Supplied data:

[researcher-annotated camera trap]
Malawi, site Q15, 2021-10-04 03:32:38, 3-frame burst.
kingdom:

...

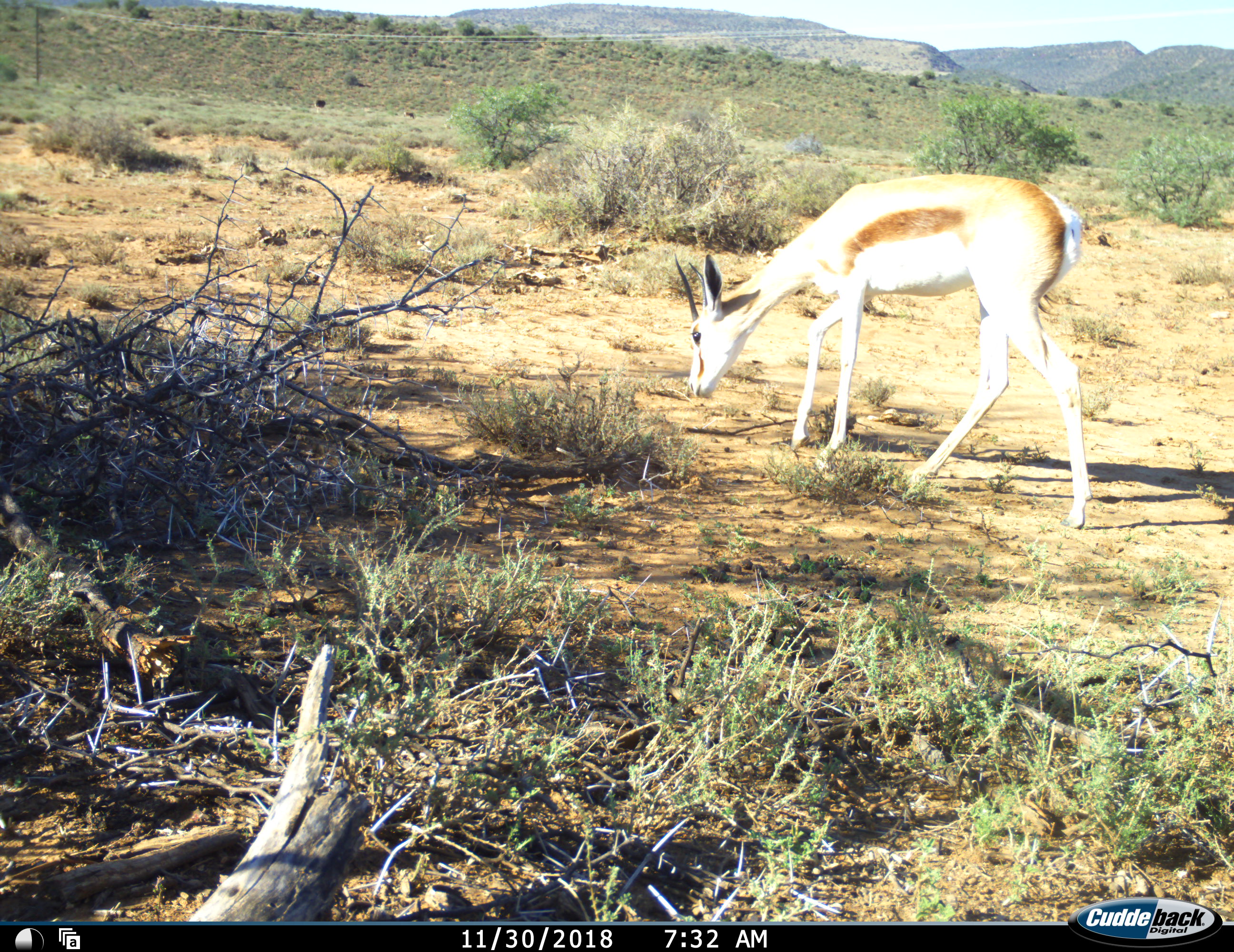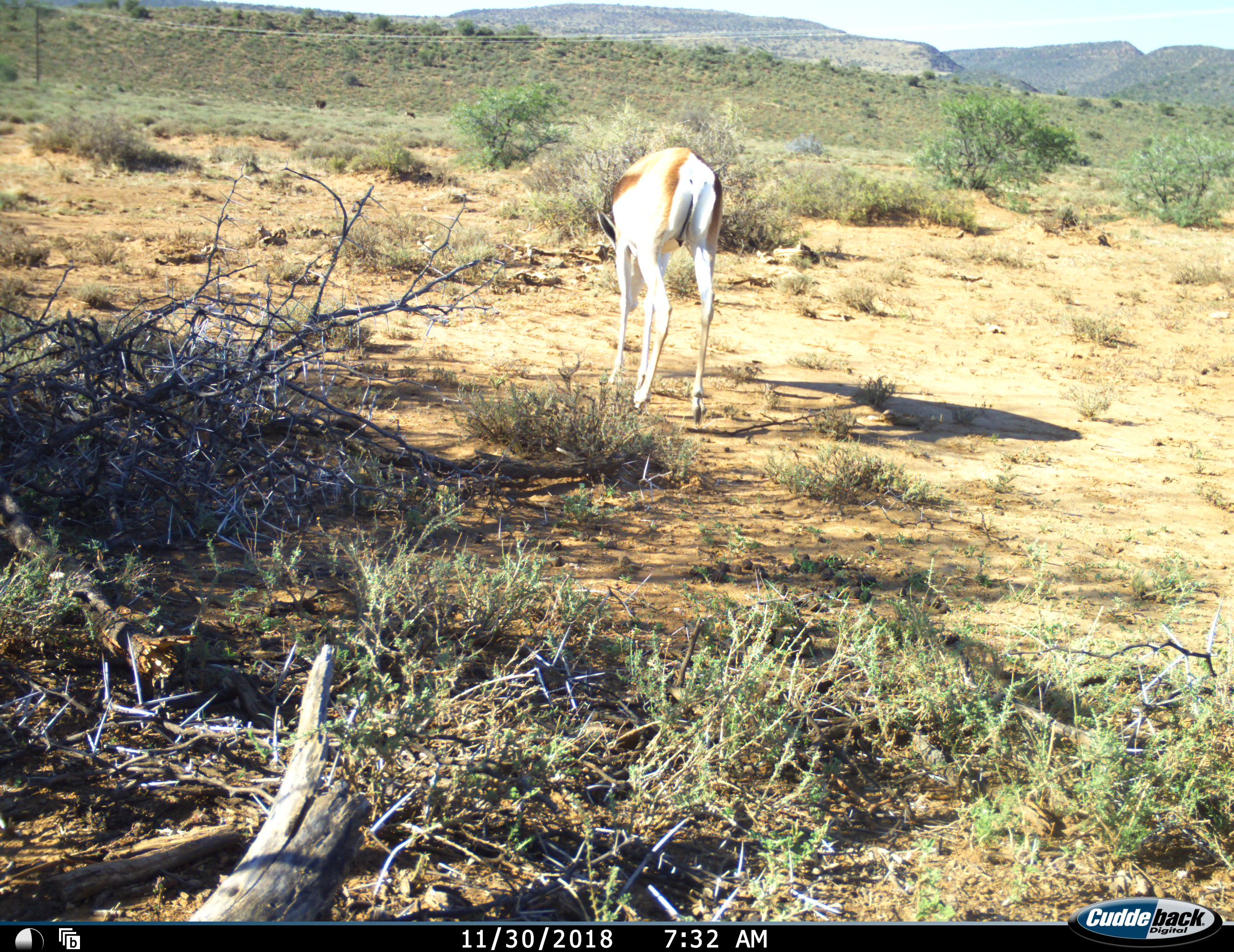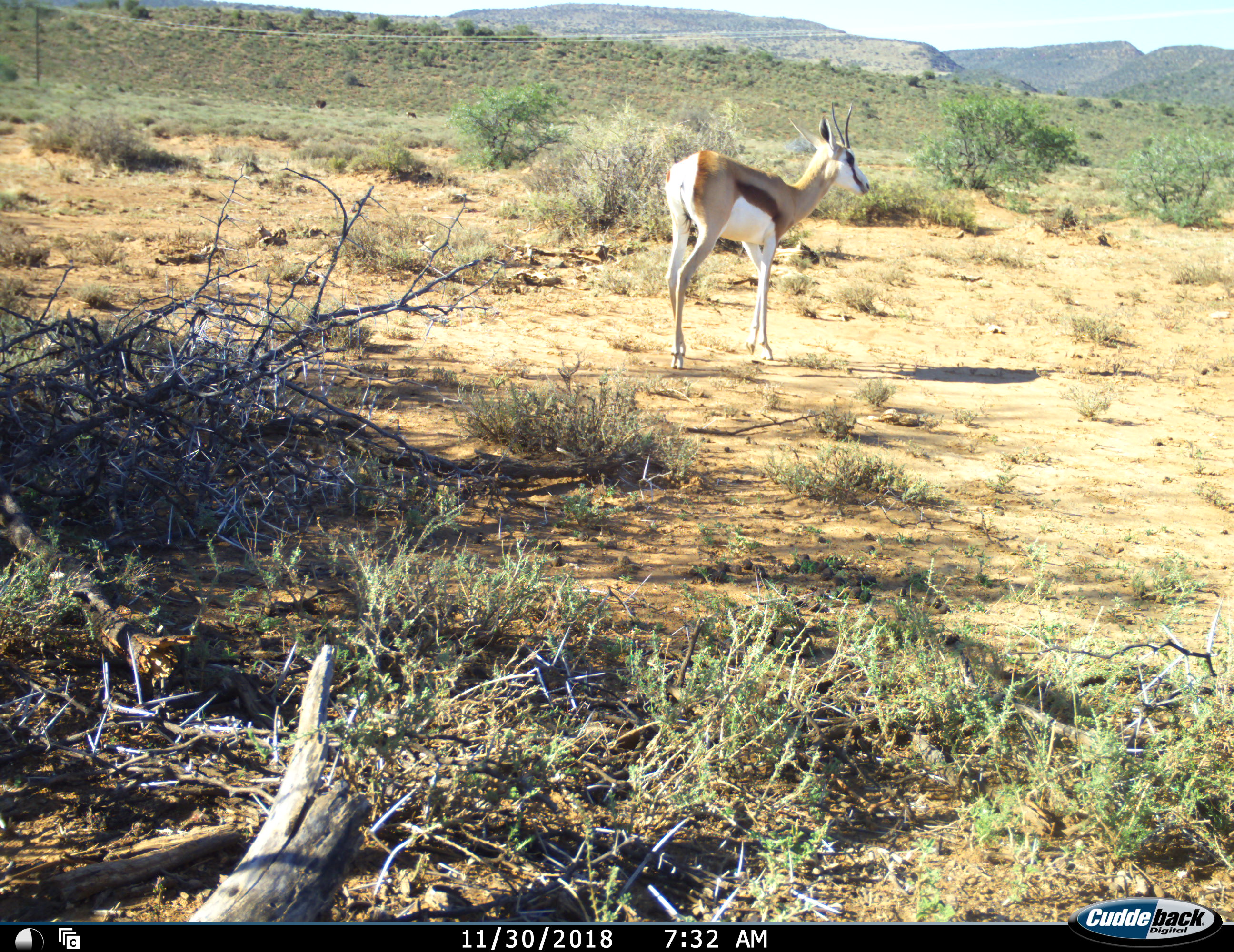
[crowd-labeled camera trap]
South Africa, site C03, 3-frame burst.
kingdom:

* * *

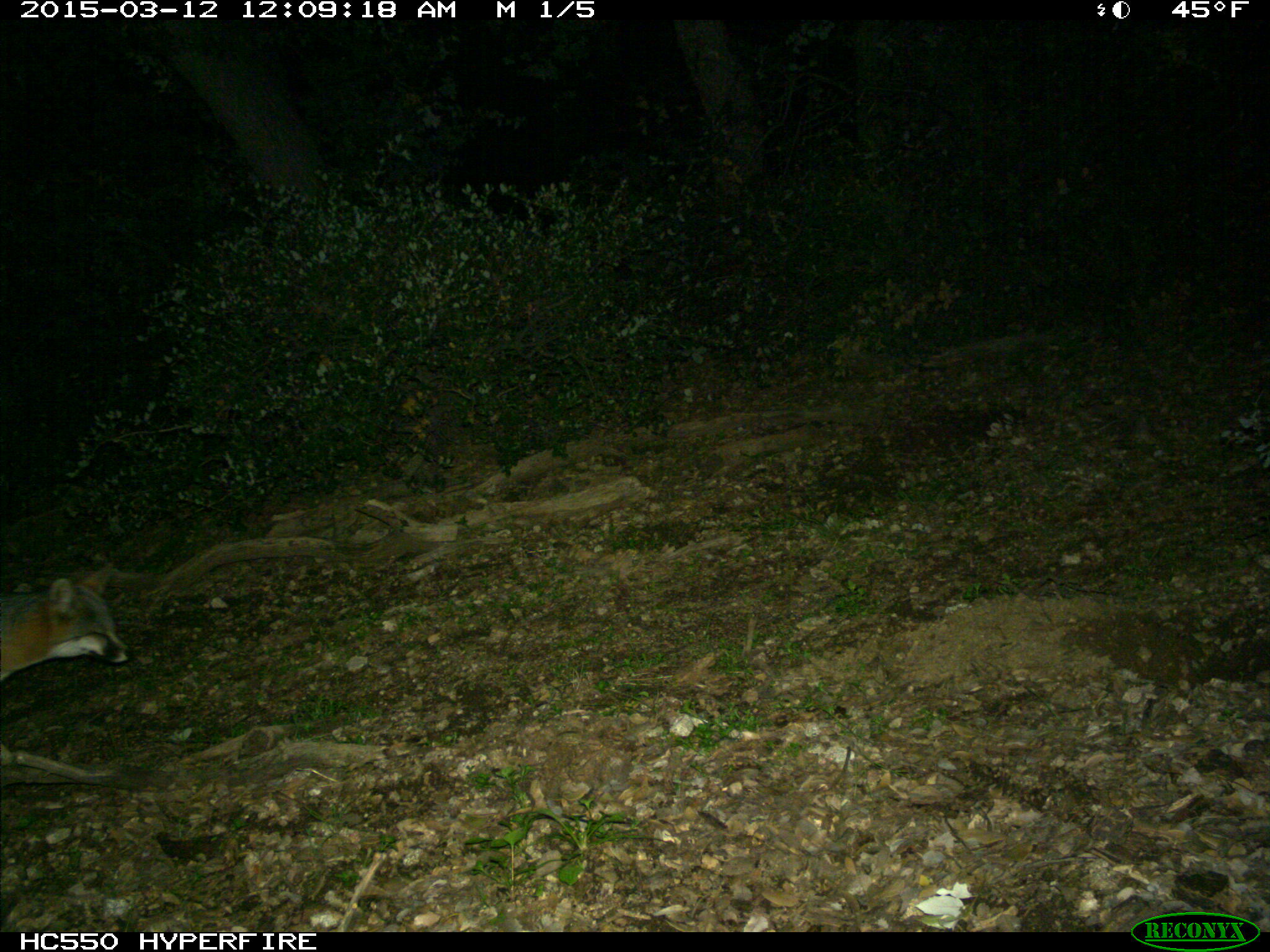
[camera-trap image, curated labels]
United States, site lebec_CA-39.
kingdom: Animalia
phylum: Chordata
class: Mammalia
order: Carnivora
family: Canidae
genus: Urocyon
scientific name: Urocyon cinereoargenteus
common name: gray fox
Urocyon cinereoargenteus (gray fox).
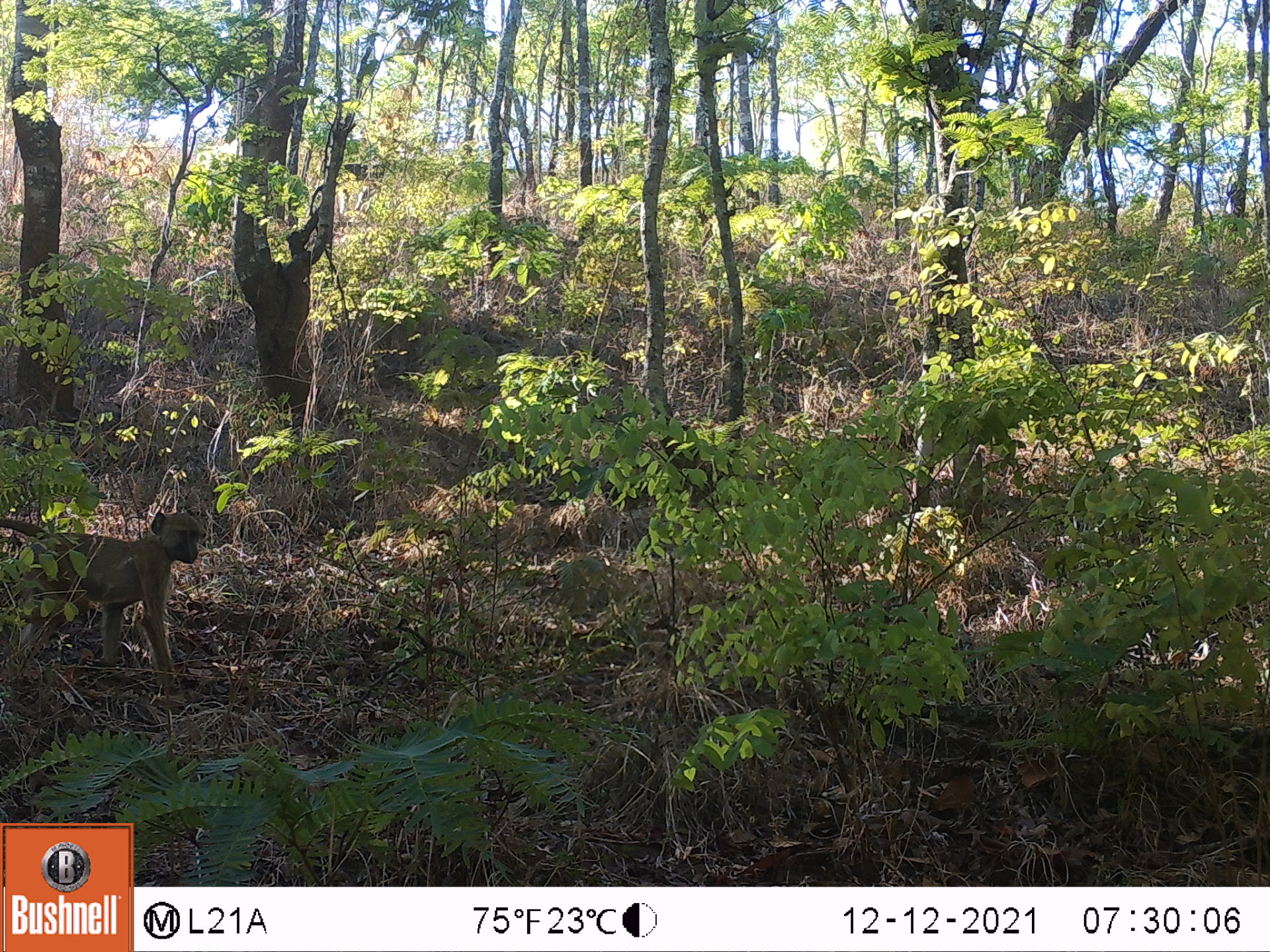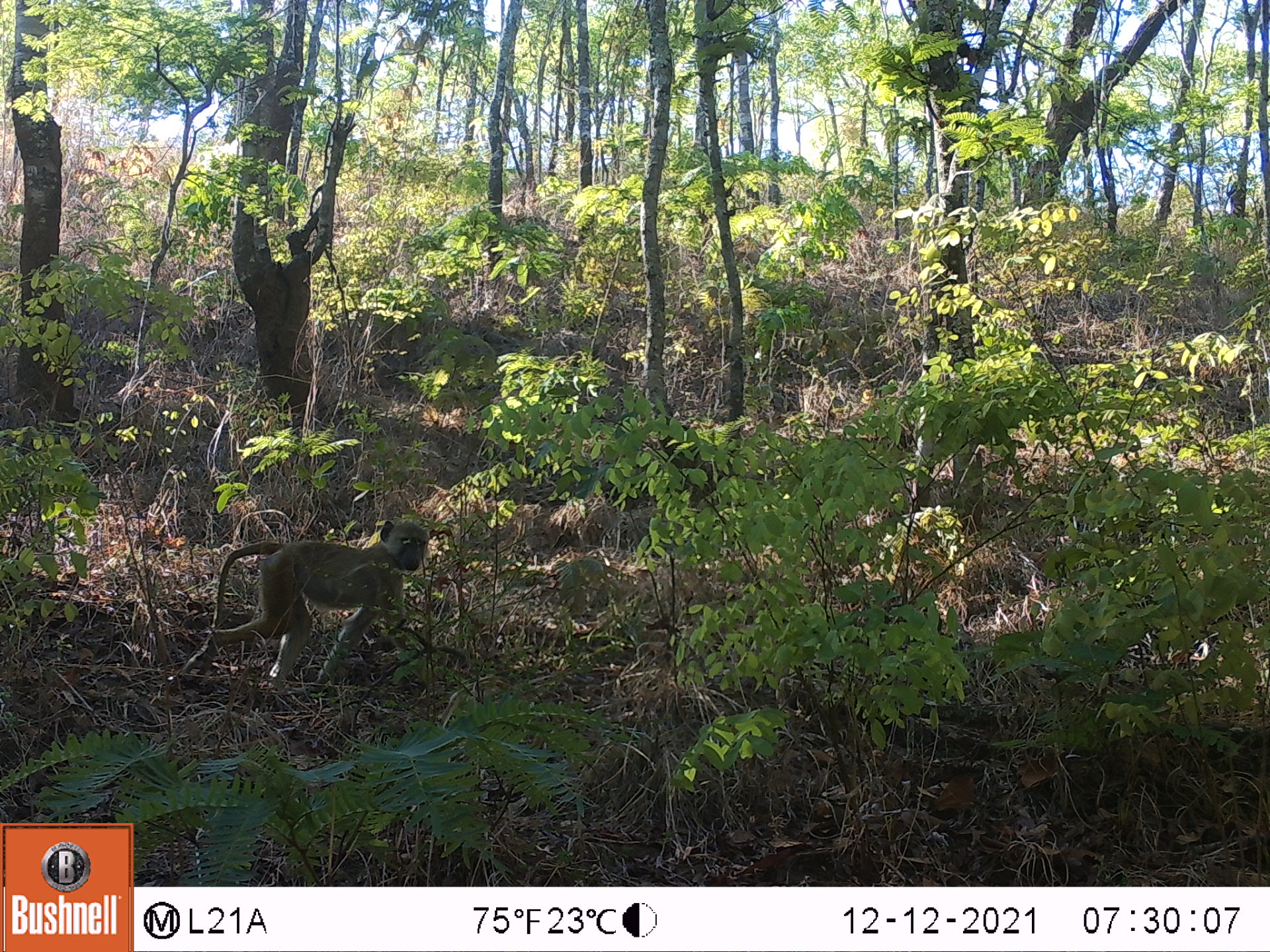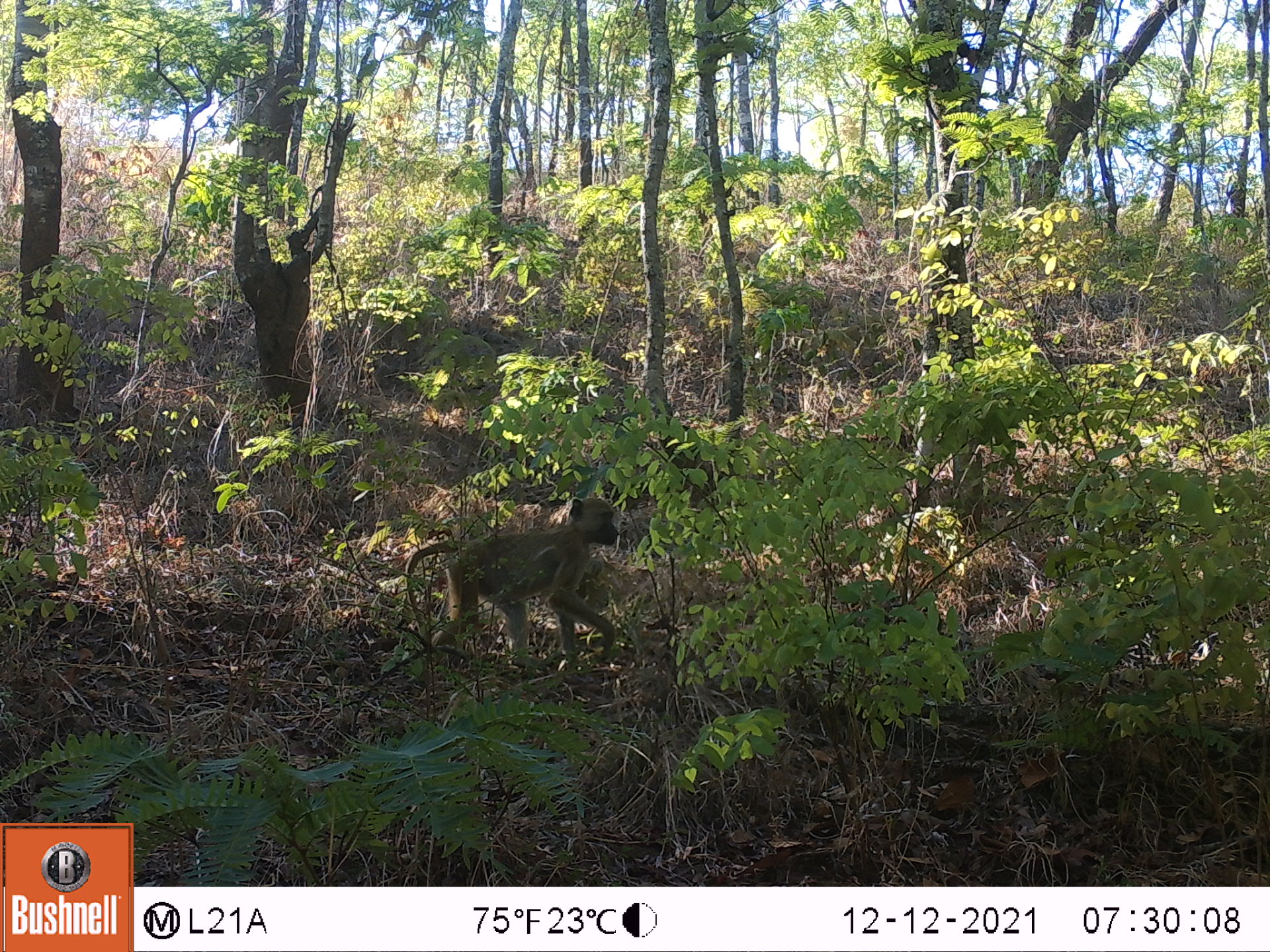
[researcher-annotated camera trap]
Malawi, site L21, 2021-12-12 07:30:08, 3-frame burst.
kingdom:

Problem to solve: From the entries above, copy every line containing the word "site".

Reply to the exercise:
Malawi, site Q15, 2021-10-04 03:32:38, 3-frame burst.
South Africa, site C03, 3-frame burst.
United States, site lebec_CA-39.
Malawi, site L21, 2021-12-12 07:30:08, 3-frame burst.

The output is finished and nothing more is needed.